▸ TASK A
From the problem editorial, print the part that opens with the words containing "With this in" and closes with "i+1]) \lt f(P[1, i]).".
▸ TASK B
According to the problem editorial, why is f(P[1, i+1]) smaller than every f(P[1, j]) for j ≤ i when s_{i+1} = i+1? Answer in one to three sentences.

▸ DOCUMENT PASSAGE
━━━━━━━━━━━━━━━━━━━━
PROBLEM LINK:
Practice
Contest: Division 1
Contest: Division 2
Contest: Division 3
Contest: Division 4
Author: satyam_343
Testers: apoorv_me, tabr
Editorialist: iceknight1093
DIFFICULTY:
TBD
PREREQUISITES:
None
PROBLEM:
Let f(B) be the lexicographically minimum array that can be obtained as a result of the following process:
- Start at any element of B with an empty array C.
- Append the current element to C, and mark it.
- Move to any unmarked element of B that has at least one marked neighbor.
You’re given a permutation P.
Order all the arrays f(P[1, i]).
EXPLANATION:
Observe that when the array B consists of distinct elements, computing f(B) is quite simple: the optimal strategy is to start at \min(B), and then repeatedly move to whichever side is smaller.
With this in mind, let’s see how f(P[1, i]) differs from f(P[1, i+1]).
First, for convenience, let’s define the following:
- s_i is the index of the minimum element among [P_1, P_2, \ldots, P_i].
- m_i is the index of the maximum element among [P_1, P_2, \ldots, P_i].
Now, observe that:
- If s_{i+1} = i+1, meaning that P_{i+1} is smaller than all of the first i elements, f(P[1, i+1]) will be smaller than every f(P[1, j]) for j \leq i.
This is, of course, because the first element of both arrays will be different (and the one at i+1 is smaller). - Otherwise, we have s_{i+1} = s_i, so both prefixes have the same starting position.
There are now once again two cases.- If m_{i+1} \lt s_{i+1}, i.e the maximum occurs to the left of the minimum, we’ll have
f(P[1, i+1]) \lt f(P[1, i]).
This is because the optimal solution for i+1 will be able to avoid the maximum for one step more, and hence will be lexicographically smaller. - If m_{i+1} \gt s_{i+1}, the opposite is true: f(P[1, i+1]) \gt f(P[1, i]).
This is because the optimal solution will first visit all indices to the left of index m_{i+1}, and only then index m_{i+1}; after which there is no choice but to visit things in order till i+1 is reached.
In particular, this means that f(P[1, i+1]) is obtained by just appending P_{i+1} to f(P[1, i]), justifying the earlier claim of it being larger.
- If m_{i+1} \lt s_{i+1}, i.e the maximum occurs to the left of the minimum, we’ll have
All that’s left is to build the answer array using these observation.
━━━━━━━━━━━━━━━━━━━━
▸ DATA EXCERPT
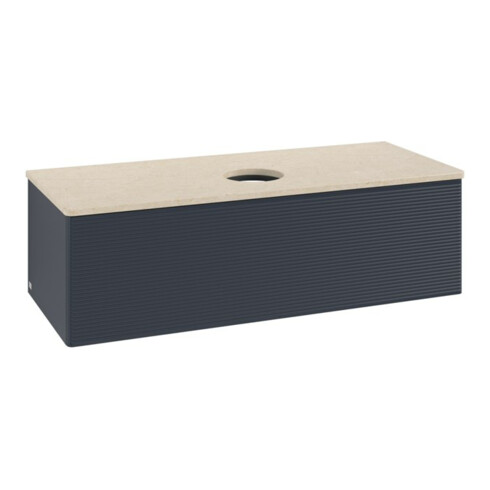 V&B Waschtischunterschrank mit Frontstruktur, mit Beleuchtung Antao 120x36x50cm, WBP botti., md bl. m Lac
━━━━━━━━━━━━━━━━━━━━
▸ FINAL ANSWER A
With this in mind, let’s see how f(P[1, i]) differs from f(P[1, i+1]).
First, for convenience, let’s define the following:
- s_i is the index of the minimum element among [P_1, P_2, \ldots, P_i].
- m_i is the index of the maximum element among [P_1, P_2, \ldots, P_i].
Now, observe that:
- If s_{i+1} = i+1, meaning that P_{i+1} is smaller than all of the first i elements, f(P[1, i+1]) will be smaller than every f(P[1, j]) for j \leq i.
This is, of course, because the first element of both arrays will be different (and the one at i+1 is smaller). - Otherwise, we have s_{i+1} = s_i, so both prefixes have the same starting position.
There are now once again two cases.- If m_{i+1} \lt s_{i+1}, i.e the maximum occurs to the left of the minimum, we’ll have
f(P[1, i+1]) \lt f(P[1, i]).

▸ FINAL ANSWER B
When s_{i+1} = i+1, P_{i+1} is smaller than all of the first i elements, and each f starts at the minimum of its prefix. So f(P[1, i+1]) begins with a different first element than every earlier array, and that element is smaller.